249 – REGARD SUR LE TRAVAIL

Je ne sais pas quelle est votre relation au travail. Pour vous, est-ce une corvée, un jeu, une fuite, est-ce une source d’épanouissement ou bien même une valeur sacrée?

Le regard que nous portons sur le travail est, en fait, à la fois très personnel et aussi très culturel. Ainsi, la civilisation occidentale est traditionnellement orientée vers le travail qui fut la source de sa prospérité. C’est en ce sens qu’elle est devenue une civilisation matérialiste avec ses bienfaits et ses méfaits. Tandis que d’autres cultures sont plus méditatives, plus spirituelles ou plus ludiques.

________________________

_Travail à faire_:
a: Recopiez le passage du texte sur le travail qui va de « Je ne sais pas » jusqu'à « une valeur sacrée? » inclus.
b: Résumez le texte sur le travail en deux phrases.
c: Reprenez le texte sur le travail là où il s'arrête et rédigez-en la suite, s'il vous plaît.

_Extrait de données_:

________________________

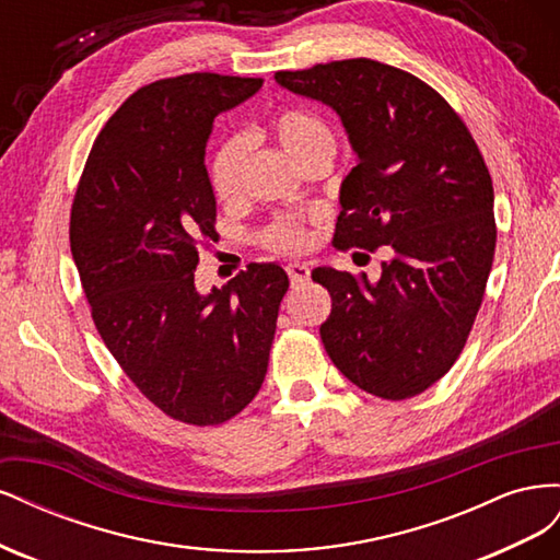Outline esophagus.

________________________

_Réponses finales_:
a:
Je ne sais pas quelle est votre relation au travail. Pour vous, est-ce une corvée, un jeu, une fuite, est-ce une source d’épanouissement ou bien même une valeur sacrée?

b: Le texte interroge le lecteur sur sa relation au travail, qui peut être une corvée, un jeu, une fuite, une source d'épanouissement ou une valeur sacrée, et affirme que le regard porté sur le travail est à la fois très personnel et très culturel. La civilisation occidentale, traditionnellement orientée vers le travail qui fit sa prospérité, est ainsi devenue matérialiste, tandis que d'autres cultures sont plus méditatives, plus spirituelles ou plus ludiques.

c:
 Il est étonnant de constater des différences très importantes, à l’intérieur même de la culture occidentale. C’est ainsi que le monde protestant possède une véritable éthique du travail, considéré comme un moyen d’atteindre à la fois l’épanouissement et la prospérité. Dans les pays de culture protestante on constate un grand respect du travail et de l’argent. Le travail y est considéré comme intrinsèquement bénéfique. C’est un peu différent chez les catholiques…

Les conséquences de cet état d’esprit sont considérables. A partir du moment où le travail n’est pas une corvée mais, au contraire, est  sacralisé, les citoyens sont heureux de travailler et, quoi qu’il arrive, ils cherchent à travailler. J’ai l’expérience du travail dans deux pays très proches, mais très différents : La Suisse et la France. La Suisse, de culture protestante, aime le travail et l’argent. La durée hebdomadaire du travail est de 42,5 heures et, au cours d’une année, les Suisses sont heureux de travailler près de 2000 heures pendant que les Français, de culture catholique, travaillent environ 1500 heures, avec un record mondial de 38 jours de vacances! Un référendum aura lieu en Suisse le 11 Mars prochain pour décider si les citoyens veulent augmenter la durée des vacances : les sondages prédisent une large majorité en faveur du refus. L’âge de la retraite est à 65 ans en Suisse, pendant que les Français voudraient bien la prendre dès 60 ans.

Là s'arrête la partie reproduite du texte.